** Task statement **
Produce an exact copy of all the data below, dropping every image.

==============================

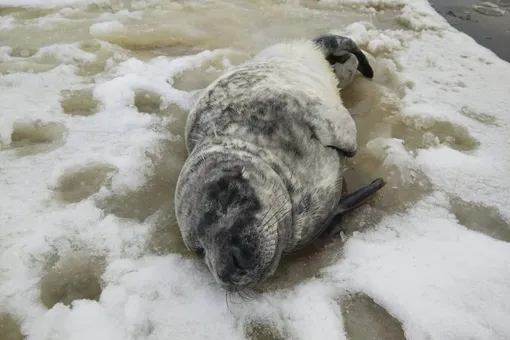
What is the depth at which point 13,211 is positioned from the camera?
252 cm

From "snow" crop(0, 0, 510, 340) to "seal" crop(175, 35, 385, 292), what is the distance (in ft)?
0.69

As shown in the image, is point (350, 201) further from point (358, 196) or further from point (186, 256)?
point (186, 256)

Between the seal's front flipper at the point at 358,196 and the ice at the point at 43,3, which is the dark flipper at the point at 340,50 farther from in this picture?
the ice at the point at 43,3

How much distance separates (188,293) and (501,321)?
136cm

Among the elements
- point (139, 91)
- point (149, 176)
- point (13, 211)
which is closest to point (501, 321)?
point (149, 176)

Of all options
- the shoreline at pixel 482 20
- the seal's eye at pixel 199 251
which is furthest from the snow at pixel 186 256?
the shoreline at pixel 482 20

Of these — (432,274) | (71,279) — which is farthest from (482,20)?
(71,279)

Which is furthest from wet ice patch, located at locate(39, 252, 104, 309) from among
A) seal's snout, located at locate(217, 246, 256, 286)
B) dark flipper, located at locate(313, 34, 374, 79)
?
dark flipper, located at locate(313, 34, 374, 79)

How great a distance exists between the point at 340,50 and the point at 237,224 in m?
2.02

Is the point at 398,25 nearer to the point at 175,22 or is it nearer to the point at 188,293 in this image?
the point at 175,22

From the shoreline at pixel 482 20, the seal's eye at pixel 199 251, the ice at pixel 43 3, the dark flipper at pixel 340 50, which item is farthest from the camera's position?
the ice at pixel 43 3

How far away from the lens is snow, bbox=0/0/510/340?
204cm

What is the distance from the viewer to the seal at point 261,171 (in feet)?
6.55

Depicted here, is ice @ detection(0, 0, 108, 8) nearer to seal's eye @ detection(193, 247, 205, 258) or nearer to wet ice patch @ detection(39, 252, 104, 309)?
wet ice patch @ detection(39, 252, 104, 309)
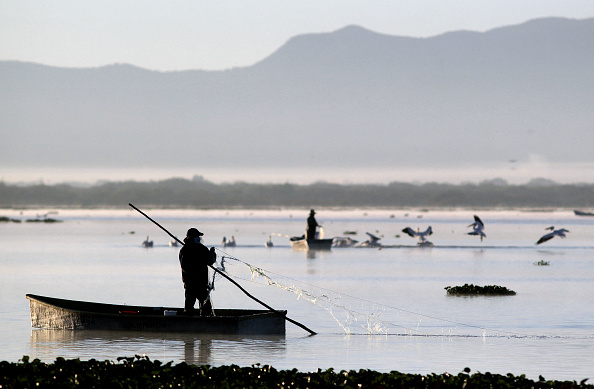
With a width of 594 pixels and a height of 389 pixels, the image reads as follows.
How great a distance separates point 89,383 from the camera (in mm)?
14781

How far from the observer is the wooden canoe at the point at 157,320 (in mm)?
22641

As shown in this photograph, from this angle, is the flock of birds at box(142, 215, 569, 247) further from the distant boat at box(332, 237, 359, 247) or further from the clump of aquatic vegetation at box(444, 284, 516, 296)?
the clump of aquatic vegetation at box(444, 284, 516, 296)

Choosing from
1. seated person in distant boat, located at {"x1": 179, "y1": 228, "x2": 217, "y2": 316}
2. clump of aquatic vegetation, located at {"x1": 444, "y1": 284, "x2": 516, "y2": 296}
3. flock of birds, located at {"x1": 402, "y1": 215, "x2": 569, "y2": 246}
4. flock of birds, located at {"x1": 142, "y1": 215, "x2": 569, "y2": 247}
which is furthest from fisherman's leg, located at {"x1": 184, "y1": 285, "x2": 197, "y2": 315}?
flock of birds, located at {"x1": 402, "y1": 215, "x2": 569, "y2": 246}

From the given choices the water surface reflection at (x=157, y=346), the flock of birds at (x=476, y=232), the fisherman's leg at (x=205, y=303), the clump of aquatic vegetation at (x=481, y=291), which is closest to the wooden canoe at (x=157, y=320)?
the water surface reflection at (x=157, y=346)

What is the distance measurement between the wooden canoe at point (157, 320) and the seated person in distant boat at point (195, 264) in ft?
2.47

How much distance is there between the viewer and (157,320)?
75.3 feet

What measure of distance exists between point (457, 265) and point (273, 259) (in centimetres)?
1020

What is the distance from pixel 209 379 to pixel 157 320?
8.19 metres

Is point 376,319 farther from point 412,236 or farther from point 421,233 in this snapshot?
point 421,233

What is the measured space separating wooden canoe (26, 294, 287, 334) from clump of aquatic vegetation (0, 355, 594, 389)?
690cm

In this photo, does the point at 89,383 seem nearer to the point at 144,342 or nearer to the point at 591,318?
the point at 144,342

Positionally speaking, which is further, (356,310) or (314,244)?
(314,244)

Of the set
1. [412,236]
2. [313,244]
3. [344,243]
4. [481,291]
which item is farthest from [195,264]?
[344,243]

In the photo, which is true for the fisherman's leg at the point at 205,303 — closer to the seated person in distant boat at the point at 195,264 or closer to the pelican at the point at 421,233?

==============================

** Solved problem **
What is the depth at which point 13,211 is positioned from the camera?
252 cm

From "snow" crop(0, 0, 510, 340) to "seal" crop(175, 35, 385, 292), what is the distance (in ft)?
0.69

As shown in the image, is point (350, 201) further from point (358, 196) or further from point (186, 256)?
point (186, 256)

Between the seal's front flipper at the point at 358,196 and the ice at the point at 43,3, which is the dark flipper at the point at 340,50 farther from in this picture?
the ice at the point at 43,3

How much distance separates (188,293) and (501,321)?
136cm

Among the elements
- point (139, 91)
- point (149, 176)
- point (13, 211)
which is closest to point (501, 321)?
point (149, 176)

Of all options
- the shoreline at pixel 482 20
- the seal's eye at pixel 199 251
which is furthest from the snow at pixel 186 256?
the shoreline at pixel 482 20

Of these — (432,274) | (71,279) — which is farthest from (482,20)?
(71,279)

Which is furthest from wet ice patch, located at locate(39, 252, 104, 309) from among
A) seal's snout, located at locate(217, 246, 256, 286)
B) dark flipper, located at locate(313, 34, 374, 79)
?
dark flipper, located at locate(313, 34, 374, 79)

How great a distance exists between the point at 340,50 and the point at 237,224 in m?
2.02

Is the point at 398,25 nearer to the point at 175,22 or is it nearer to the point at 188,293 in this image?
the point at 175,22

From the shoreline at pixel 482 20, the seal's eye at pixel 199 251, the ice at pixel 43 3, the dark flipper at pixel 340 50, which item is farthest from the camera's position?
the ice at pixel 43 3

How far away from the lens is snow, bbox=0/0/510/340?
204cm

What is the distance from the viewer to the seal at point 261,171 (in feet)?
6.55

Depicted here, is ice @ detection(0, 0, 108, 8) nearer to seal's eye @ detection(193, 247, 205, 258) or nearer to wet ice patch @ detection(39, 252, 104, 309)?
wet ice patch @ detection(39, 252, 104, 309)
With a width of 594 pixels and a height of 389 pixels, the image reads as follows.
How great a distance separates point 89,383 from the camera (in mm)?
14781

How far from the observer is the wooden canoe at the point at 157,320 (in mm)?
22641

As shown in this photograph, from this angle, is the flock of birds at box(142, 215, 569, 247) further from the distant boat at box(332, 237, 359, 247) or further from the clump of aquatic vegetation at box(444, 284, 516, 296)?
the clump of aquatic vegetation at box(444, 284, 516, 296)

Choosing from
1. seated person in distant boat, located at {"x1": 179, "y1": 228, "x2": 217, "y2": 316}
2. clump of aquatic vegetation, located at {"x1": 444, "y1": 284, "x2": 516, "y2": 296}
3. flock of birds, located at {"x1": 402, "y1": 215, "x2": 569, "y2": 246}
4. flock of birds, located at {"x1": 142, "y1": 215, "x2": 569, "y2": 247}
which is furthest from fisherman's leg, located at {"x1": 184, "y1": 285, "x2": 197, "y2": 315}?
flock of birds, located at {"x1": 402, "y1": 215, "x2": 569, "y2": 246}

From the given choices the water surface reflection at (x=157, y=346), the flock of birds at (x=476, y=232), the fisherman's leg at (x=205, y=303), the clump of aquatic vegetation at (x=481, y=291), which is closest to the wooden canoe at (x=157, y=320)?
the water surface reflection at (x=157, y=346)

What is the distance measurement between the wooden canoe at point (157, 320) and the seated person in distant boat at point (195, 264) in ft?
2.47

How much distance is there between the viewer and (157,320)?
75.3 feet

What measure of distance exists between point (457, 265) and point (273, 259) (in centimetres)?
1020

What is the distance from pixel 209 379 to pixel 157 320?
8.19 metres

Is point 376,319 farther from point 412,236 or farther from point 421,233 in this snapshot?
point 421,233

What is the measured space separating wooden canoe (26, 294, 287, 334) from clump of aquatic vegetation (0, 355, 594, 389)?
690cm

In this photo, does the point at 89,383 seem nearer to the point at 144,342 or nearer to the point at 591,318?
the point at 144,342

Positionally speaking, which is further, (356,310) or (314,244)?
(314,244)

Of the set
1. [412,236]
2. [313,244]
3. [344,243]
4. [481,291]
which item is farthest from [195,264]?
[344,243]

In the photo, which is true for the fisherman's leg at the point at 205,303 — closer to the seated person in distant boat at the point at 195,264 or closer to the pelican at the point at 421,233?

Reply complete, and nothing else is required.